Tasks to carry out
1. Quote the oil spill article word for word, everything from "- The company" down to "world's third largest.".
2. Pull out every line of the rows that contains the string "soil", where case counts.

Source document

Russian company accidentally spills 20,000 tons of oil into Arctic river
It's one of the nation's worst oil spills on record.
- The accident occurred in the Siberian city of Norilsk.
- The company said thawing permafrost caused a fuel tank to collapse.
- Thawing permafrost poses a major threat to Russia's oil industry, which is the world's third largest.
Russian President Vladimir Putin recently declared a state of emergency after an industrial accident spilled more than 20,000 tons of diesel into the Arctic environment.
The accident occurred when a fuel tank collapsed at a power plant on May 29 in the Siberian city of Norilsk, located 1,800 miles northeast of Moscow. At least 17,000 tons of diesel fuel spilled into the Ambarnaya River, turning it crimson, while another 6,000 tons leaked into the soil.
Greenpeace Russia said it's the "first accident of such a scale in the Arctic," comparing it to the Exxon Valdez oil spill off the coast of Alaska in 1989. That accident spilled 39,000 tons of fuel into the Pacific Ocean.
On Thursday, Russian officials said the leak had been contained with booms placed in the river.
"We have stopped the spread of the petroleum products," a spokesperson for the task-force in charge of the clean-up said. "They are contained in all directions, they are not going anywhere now."

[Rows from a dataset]
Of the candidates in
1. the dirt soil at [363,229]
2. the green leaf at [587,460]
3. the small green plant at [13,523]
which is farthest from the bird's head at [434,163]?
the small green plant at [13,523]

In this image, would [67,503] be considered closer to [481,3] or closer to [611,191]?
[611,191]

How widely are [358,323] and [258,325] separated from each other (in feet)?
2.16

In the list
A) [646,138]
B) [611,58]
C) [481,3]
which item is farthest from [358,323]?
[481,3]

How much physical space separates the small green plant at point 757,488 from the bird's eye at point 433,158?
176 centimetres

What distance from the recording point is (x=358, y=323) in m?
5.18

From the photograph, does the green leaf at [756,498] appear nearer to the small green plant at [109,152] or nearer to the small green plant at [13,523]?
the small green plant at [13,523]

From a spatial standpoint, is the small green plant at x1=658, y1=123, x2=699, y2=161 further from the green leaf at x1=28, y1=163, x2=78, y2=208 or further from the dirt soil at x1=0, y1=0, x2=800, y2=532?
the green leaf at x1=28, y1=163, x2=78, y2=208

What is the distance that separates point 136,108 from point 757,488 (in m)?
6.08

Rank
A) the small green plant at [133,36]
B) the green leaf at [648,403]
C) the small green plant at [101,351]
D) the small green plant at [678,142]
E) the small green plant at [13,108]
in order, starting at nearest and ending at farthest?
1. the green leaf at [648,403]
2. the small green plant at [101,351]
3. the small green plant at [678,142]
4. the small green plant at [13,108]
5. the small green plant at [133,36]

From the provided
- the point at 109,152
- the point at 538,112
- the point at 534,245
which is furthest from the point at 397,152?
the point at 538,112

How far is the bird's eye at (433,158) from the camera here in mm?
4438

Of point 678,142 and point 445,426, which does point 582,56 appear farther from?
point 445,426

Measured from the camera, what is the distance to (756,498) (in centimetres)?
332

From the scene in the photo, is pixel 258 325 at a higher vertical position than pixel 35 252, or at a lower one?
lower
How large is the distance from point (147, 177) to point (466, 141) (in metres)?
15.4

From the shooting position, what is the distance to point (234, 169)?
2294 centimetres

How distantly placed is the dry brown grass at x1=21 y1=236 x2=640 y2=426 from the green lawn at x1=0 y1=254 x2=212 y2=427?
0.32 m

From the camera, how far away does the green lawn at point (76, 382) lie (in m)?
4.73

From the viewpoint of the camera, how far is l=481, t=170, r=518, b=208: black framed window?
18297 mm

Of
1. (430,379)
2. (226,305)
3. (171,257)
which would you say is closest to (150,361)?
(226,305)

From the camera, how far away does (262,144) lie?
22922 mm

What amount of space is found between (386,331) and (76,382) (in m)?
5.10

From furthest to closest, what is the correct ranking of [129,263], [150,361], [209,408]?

Exercise results
1.
- The company said thawing permafrost caused a fuel tank to collapse.
- Thawing permafrost poses a major threat to Russia's oil industry, which is the world's third largest.

2.
1. the dirt soil at [363,229]
From a spatial standpoint, is the small green plant at x1=658, y1=123, x2=699, y2=161 further from the green leaf at x1=28, y1=163, x2=78, y2=208 or further from the dirt soil at x1=0, y1=0, x2=800, y2=532?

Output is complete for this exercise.